_Material erkunden_.
a: Schreiben Sie aus dem Text über RNA-Schaltungen in Zellen alles von „Bereits seit einiger“ bis hinunter zu „derartigen RNA-Schaltungen basieren.“ wortgetreu ab.
b: Nehmen Sie den Text über RNA-Schaltungen in Zellen an seinem Ende auf und führen Sie ihn weiter.

Synthetische Nanobiologie: Minicomputer in der Zelle
Es ist eine Sciencefiction-Vision: programmierbare Zellen, die im Körper als winzige biologische Maschinen einsetzbar sind. Einen kleinen Schritt auf dem Weg dorthin haben nun Wissenschaftler der Harvard University in Boston und der Arizona State University gemacht. Im Labor entwarfen die Forscher programmierbare RNA-Schaltungen und setzten sie in Bakterien ein. Dort reagierten diese auf eingehende Informationen: Waren die Bakterien einem benutzerdefinierten Profil von Reizen ausgesetzt, begannen sie ein bestimmtes Protein zu produzieren. Die Ribonukleinsäure, kurz RNA, ist ein strangförmiges Molekül und ein wichtiger Bestandteil von lebenden Zellen. Eine wesentliche Rolle spielt sie standardmäßig bei der Herstellung von zellulären Proteinen – sie liefert gewissermaßen deren Baupläne.
Die in der Studie verwendeten Schaltungen erinnern dabei an so genannte Logikgatter (englisch: logic gate) in elektronischen Schaltkreisen. Die winzigen biologischen Schalter werden aber nicht durch elektrische Signale ausgelöst, sondern wenn RNA-Fragmente an ihre komplementären RNA-Sequenzen in der Schaltung andocken. Das wiederum erzeugt ein Ausgangssignal. Prinzipiell lassen sich die RNA-Schalter auf verschiedene Weise kombinieren und so komplexe Netzwerke bilden. Sie wären in der Lage, mehrere Informationen zu verarbeiten und darauf zu reagieren – ähnlich einem Computer, der sequenzielle Rechenoperationen wie Addition und Subtraktion ausführen kann und ein Ergebnis liefert.
Bereits seit einiger Zeit versuchen Biologen, Zellen gewissermaßen in Geräte zu transformieren, die nützliche Aufgaben erfüllen. Die Visionen reichen dabei von der Herstellung von Arzneimitteln und Biokraftstoffen bis hin zur Erkennung von Krankheitserregern und der Freisetzung von therapeutischen Molekülen im Körper. Solche Maschinen könnten auf derartigen RNA-Schaltungen basieren.

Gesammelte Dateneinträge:
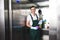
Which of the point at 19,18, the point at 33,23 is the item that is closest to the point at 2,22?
the point at 19,18

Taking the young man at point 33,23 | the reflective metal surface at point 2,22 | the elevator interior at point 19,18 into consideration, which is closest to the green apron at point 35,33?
the young man at point 33,23

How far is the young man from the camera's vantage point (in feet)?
11.5

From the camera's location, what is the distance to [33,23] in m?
3.56

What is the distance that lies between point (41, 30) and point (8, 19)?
Answer: 2.74ft

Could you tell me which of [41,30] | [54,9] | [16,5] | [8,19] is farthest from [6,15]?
[54,9]

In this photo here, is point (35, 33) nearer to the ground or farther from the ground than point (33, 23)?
nearer to the ground

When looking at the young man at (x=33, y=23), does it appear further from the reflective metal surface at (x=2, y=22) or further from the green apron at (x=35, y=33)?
the reflective metal surface at (x=2, y=22)

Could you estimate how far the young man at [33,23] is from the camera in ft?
11.5

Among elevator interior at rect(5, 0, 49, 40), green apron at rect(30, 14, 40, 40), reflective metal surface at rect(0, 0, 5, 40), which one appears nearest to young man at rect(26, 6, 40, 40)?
green apron at rect(30, 14, 40, 40)

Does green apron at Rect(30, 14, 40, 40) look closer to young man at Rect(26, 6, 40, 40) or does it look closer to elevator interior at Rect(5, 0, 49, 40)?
young man at Rect(26, 6, 40, 40)

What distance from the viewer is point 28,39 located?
3676 mm

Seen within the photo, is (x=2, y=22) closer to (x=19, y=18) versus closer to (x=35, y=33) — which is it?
(x=19, y=18)

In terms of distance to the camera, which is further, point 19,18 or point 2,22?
point 19,18

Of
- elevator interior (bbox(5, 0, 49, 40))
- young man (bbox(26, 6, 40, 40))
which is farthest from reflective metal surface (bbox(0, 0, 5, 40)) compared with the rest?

_Ergebnisse der Aufgaben_.
a:
Bereits seit einiger Zeit versuchen Biologen, Zellen gewissermaßen in Geräte zu transformieren, die nützliche Aufgaben erfüllen. Die Visionen reichen dabei von der Herstellung von Arzneimitteln und Biokraftstoffen bis hin zur Erkennung von Krankheitserregern und der Freisetzung von therapeutischen Molekülen im Körper. Solche Maschinen könnten auf derartigen RNA-Schaltungen basieren.

b:
Bisherige synthetische biologische Schaltkreise sind nur in der Lage, eine Hand voll Signale zu erkennen. Ferner ist ihre Entwicklung sehr zeitintensiv. Die neue Methode könnte das ändern, so Alex Green, ein Autor der Studie: "Wir verwenden gut vorhersehbare und programmierbare RNA-RNA-Interaktionen, um zu definieren, was diese Schaltungen tun", meint der Forscher der Arizona State University, USA. "Das bedeutet, wir können Computerprogramme verwenden, um RNA-Sequenzen zu entwerfen, die sich dann genau so verhalten, wie wir es möchten. Dadurch wird der Designprozess viel schneller." Der Plan der Forscher ist es nun, RNA-Moleküle einzusetzen, um grundlegende logische Operationen zu kodieren. Diese Funktion soll Zellen in die Lage versetzen, "komplexere Entscheidungen" zu treffen. Dann, so die Forscher, sei mittels dieser Technik etwa eine kostengünstige Diagnosetechnologie denkbar. Bis allerdings RNA-Rechner im menschlichen Körper ihre Dienste verrichten, wird sicherlich noch einige Zeit vergehen.